Ukraine denies minister’s claims of hijacked Afghanistan evacuation flight

Ukraine denies minister’s claims of hijacked Afghanistan evacuation flight

A Ukrainian minister has claimed a passenger jet meant to evacuate people fleeing  to Ukraine was hijacked at gunpoint and flown instead to Iran, in an unconfirmed incident that was later denied by his own government.

Ukraine’s deputy minister for foreign affairs, Yevhen Yenin, said armed hijackers seized the plane at Kabul’s Hamid Karzai international airport, where a multinational evacuation is under way before a 31 August deadline for foreign militaries to go away the country set by the Taliban.

“Our plane was hijacked last Sunday by [unknown] people,” Yenin told Ukrainian public radio. “They were armed, including with firearms.
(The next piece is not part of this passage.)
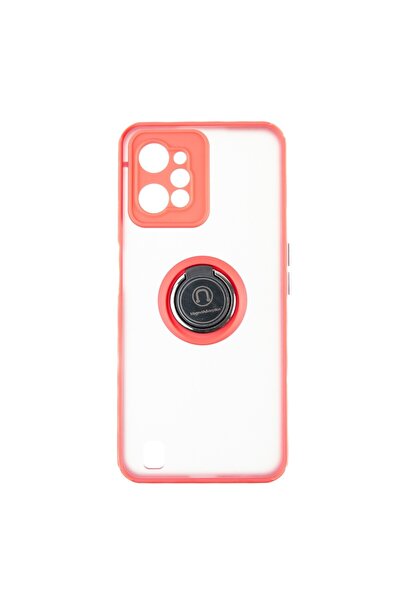 OEM Capac Protectie Spate Colectia Soft Shape With Ring Pentru Realme C31 - Rosu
On Tuesday, our plane was effectively stolen – it flew to Iran with an unknown group of passengers onboard rather than completing the Ukrainians.”

It was not immediately clear whether Yenin meant the incident occurred on 15 August, because the Taliban entered Kabul, or on 22 August, and why there was a two-day gap between the hijacking and flight.
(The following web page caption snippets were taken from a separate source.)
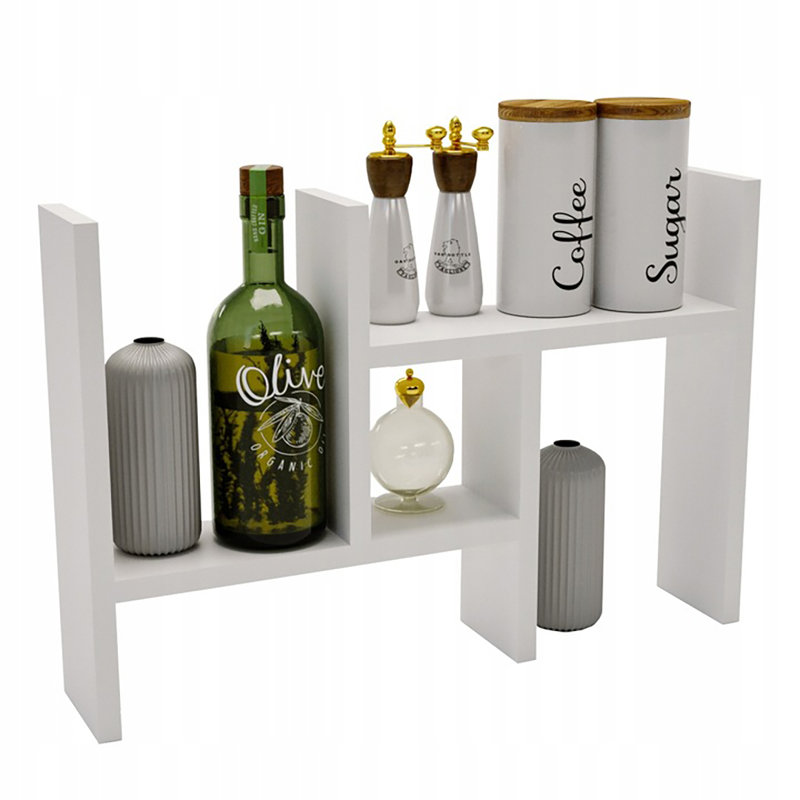 Gewurzregal Wood Spice Rack, White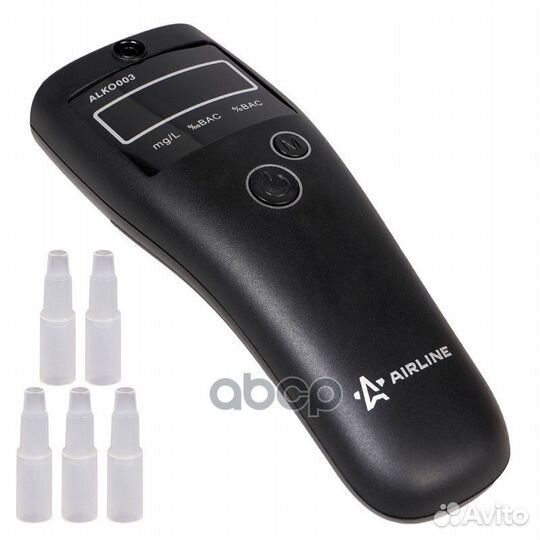 Алкотестер полупроводниковый черный PRO alko003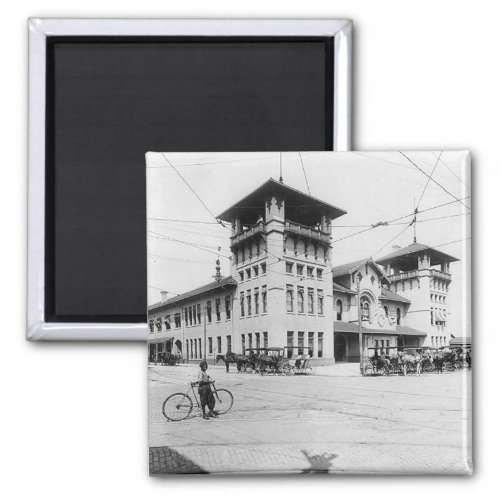 1910 Union Station Charleston SC Magnet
A Ukrainian foreign ministry spokesperson , telling the local internet TV station , Hromadske, that Yenin was trying to explain the difficulties faced by Ukrainian pilots during the evacuation of Kabul.

Ukraine has evacuated 256 citizens on three flights, the spokesperson said, adding that each one aircraft getting used to evacuate Ukrainian citizens from Afghanistan were currently in Ukraine.
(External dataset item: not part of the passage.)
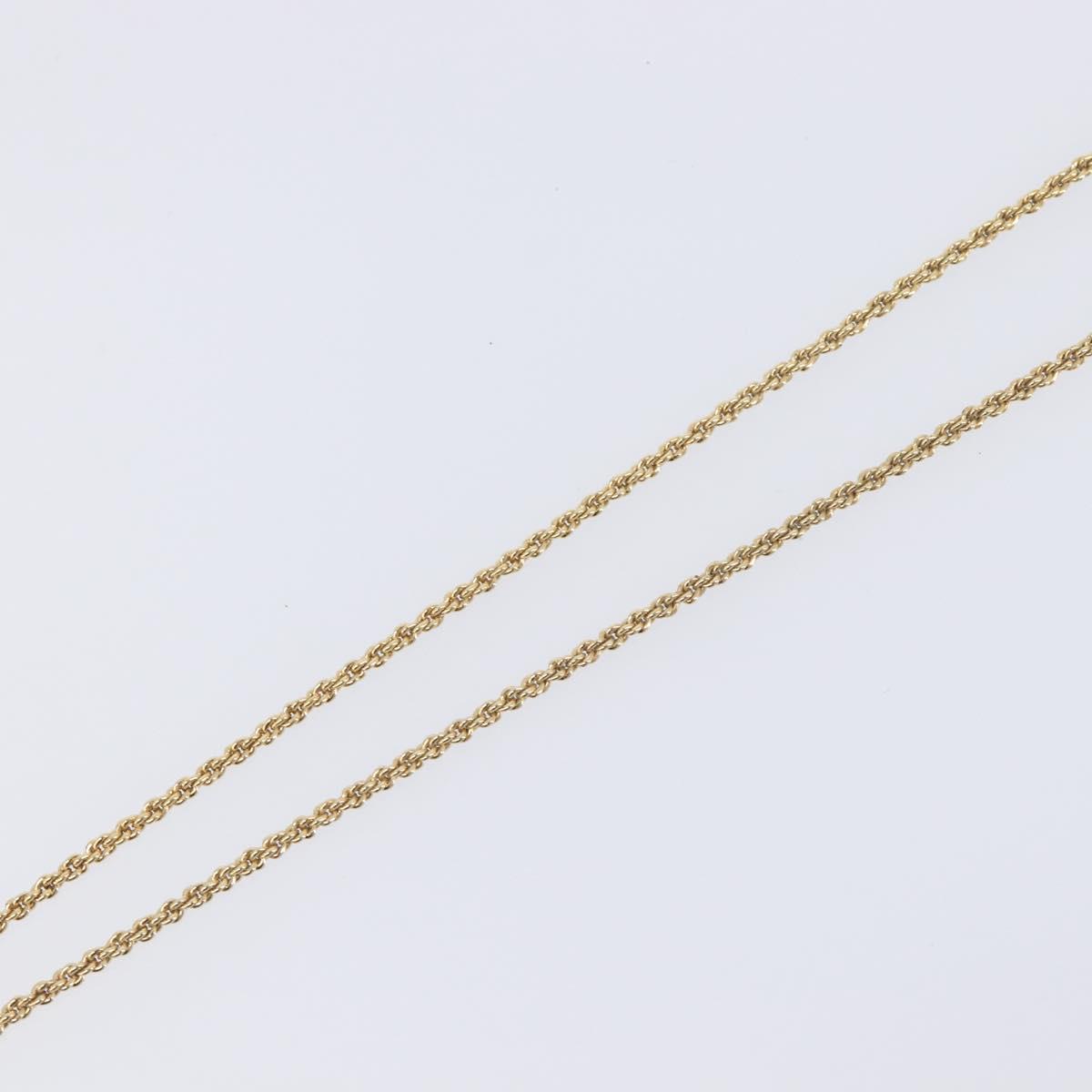Christian Dior Necklace Metal Gold Tone Auth SK144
An Iranian official also denied the hijacking claims, saying that the plane had landed in Mashhad, a city within the country’s north-east, for refuelling before continuing on to Kyiv.

FlightRadar data shows that a Ukrainian plane previously leased to the private Afghan airline Kam Air flew from Kabul to Mashhad on Monday, not Tuesday as Yenin said. afterward Monday, the plane flew from Mashhad to Kyiv, Flightradar data showed.